- **EXERCISE TASK**: Render every line of the records below as a JSON list of strings, one string per line, leaving out any blank lines.

--- start TASK MATERIAL ---

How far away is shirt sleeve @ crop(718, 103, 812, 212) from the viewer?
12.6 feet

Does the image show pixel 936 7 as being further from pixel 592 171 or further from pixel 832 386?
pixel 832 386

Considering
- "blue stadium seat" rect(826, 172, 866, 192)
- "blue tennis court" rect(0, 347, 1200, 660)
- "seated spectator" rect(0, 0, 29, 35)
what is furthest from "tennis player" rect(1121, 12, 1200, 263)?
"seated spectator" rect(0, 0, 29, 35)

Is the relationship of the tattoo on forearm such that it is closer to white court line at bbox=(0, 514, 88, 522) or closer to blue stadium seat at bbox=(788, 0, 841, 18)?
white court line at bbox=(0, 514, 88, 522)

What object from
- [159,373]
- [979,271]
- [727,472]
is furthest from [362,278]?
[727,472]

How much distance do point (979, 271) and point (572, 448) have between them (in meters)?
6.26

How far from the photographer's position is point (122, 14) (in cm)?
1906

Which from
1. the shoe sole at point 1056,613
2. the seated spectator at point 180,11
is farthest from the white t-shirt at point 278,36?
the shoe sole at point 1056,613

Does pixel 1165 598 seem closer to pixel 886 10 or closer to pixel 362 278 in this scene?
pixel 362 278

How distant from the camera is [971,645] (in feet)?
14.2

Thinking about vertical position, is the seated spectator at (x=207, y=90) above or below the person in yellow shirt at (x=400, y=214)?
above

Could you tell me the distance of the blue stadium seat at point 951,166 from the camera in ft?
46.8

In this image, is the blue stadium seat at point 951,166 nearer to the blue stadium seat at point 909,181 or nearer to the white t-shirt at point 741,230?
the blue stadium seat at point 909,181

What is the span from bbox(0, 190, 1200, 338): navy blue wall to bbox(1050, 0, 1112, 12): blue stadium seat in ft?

--- end TASK MATERIAL ---

- **RESULT OF THIS EXERCISE**:
[
  "How far away is shirt sleeve @ crop(718, 103, 812, 212) from the viewer?",
  "12.6 feet",
  "Does the image show pixel 936 7 as being further from pixel 592 171 or further from pixel 832 386?",
  "pixel 832 386",
  "Considering",
  "- \"blue stadium seat\" rect(826, 172, 866, 192)",
  "- \"blue tennis court\" rect(0, 347, 1200, 660)",
  "- \"seated spectator\" rect(0, 0, 29, 35)",
  "what is furthest from \"tennis player\" rect(1121, 12, 1200, 263)?",
  "\"seated spectator\" rect(0, 0, 29, 35)",
  "Is the relationship of the tattoo on forearm such that it is closer to white court line at bbox=(0, 514, 88, 522) or closer to blue stadium seat at bbox=(788, 0, 841, 18)?",
  "white court line at bbox=(0, 514, 88, 522)",
  "What object from",
  "- [159,373]",
  "- [979,271]",
  "- [727,472]",
  "is furthest from [362,278]?",
  "[727,472]",
  "How much distance do point (979, 271) and point (572, 448) have between them (in meters)?",
  "6.26",
  "How far from the photographer's position is point (122, 14) (in cm)?",
  "1906",
  "Which from",
  "1. the shoe sole at point 1056,613",
  "2. the seated spectator at point 180,11",
  "is farthest from the white t-shirt at point 278,36?",
  "the shoe sole at point 1056,613",
  "Does pixel 1165 598 seem closer to pixel 886 10 or closer to pixel 362 278 in this scene?",
  "pixel 362 278",
  "How distant from the camera is [971,645] (in feet)?",
  "14.2",
  "Thinking about vertical position, is the seated spectator at (x=207, y=90) above or below the person in yellow shirt at (x=400, y=214)?",
  "above",
  "Could you tell me the distance of the blue stadium seat at point 951,166 from the camera in ft?",
  "46.8",
  "In this image, is the blue stadium seat at point 951,166 nearer to the blue stadium seat at point 909,181 or nearer to the white t-shirt at point 741,230?",
  "the blue stadium seat at point 909,181",
  "What is the span from bbox(0, 190, 1200, 338): navy blue wall to bbox(1050, 0, 1112, 12): blue stadium seat in ft?"
]